▸ Dataset excerpts
******************************

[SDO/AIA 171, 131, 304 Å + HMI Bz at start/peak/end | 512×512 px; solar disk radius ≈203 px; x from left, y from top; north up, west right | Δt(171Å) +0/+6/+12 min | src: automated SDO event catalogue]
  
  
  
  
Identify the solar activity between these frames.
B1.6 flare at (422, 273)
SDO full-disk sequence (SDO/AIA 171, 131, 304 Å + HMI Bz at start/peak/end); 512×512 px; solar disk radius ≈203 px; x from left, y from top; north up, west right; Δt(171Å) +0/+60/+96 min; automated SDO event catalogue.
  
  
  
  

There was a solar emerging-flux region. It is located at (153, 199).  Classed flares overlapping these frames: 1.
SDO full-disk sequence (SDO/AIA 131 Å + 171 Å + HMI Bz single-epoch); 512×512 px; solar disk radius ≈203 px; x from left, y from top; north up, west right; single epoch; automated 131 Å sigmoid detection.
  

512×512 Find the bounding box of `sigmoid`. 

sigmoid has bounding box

******************************

▸ Written task
Reproduce every row above word for word, changing nothing.

▸ Expected answer
[SDO/AIA 171, 131, 304 Å + HMI Bz at start/peak/end | 512×512 px; solar disk radius ≈203 px; x from left, y from top; north up, west right | Δt(171Å) +0/+6/+12 min | src: automated SDO event catalogue]
  
  
  
  
Identify the solar activity between these frames.
B1.6 flare at (422, 273)
SDO full-disk sequence (SDO/AIA 171, 131, 304 Å + HMI Bz at start/peak/end); 512×512 px; solar disk radius ≈203 px; x from left, y from top; north up, west right; Δt(171Å) +0/+60/+96 min; automated SDO event catalogue.
  
  
  
  

There was a solar emerging-flux region. It is located at (153, 199).  Classed flares overlapping these frames: 1.
SDO full-disk sequence (SDO/AIA 131 Å + 171 Å + HMI Bz single-epoch); 512×512 px; solar disk radius ≈203 px; x from left, y from top; north up, west right; single epoch; automated 131 Å sigmoid detection.
  

512×512 Find the bounding box of `sigmoid`. 

sigmoid has bounding box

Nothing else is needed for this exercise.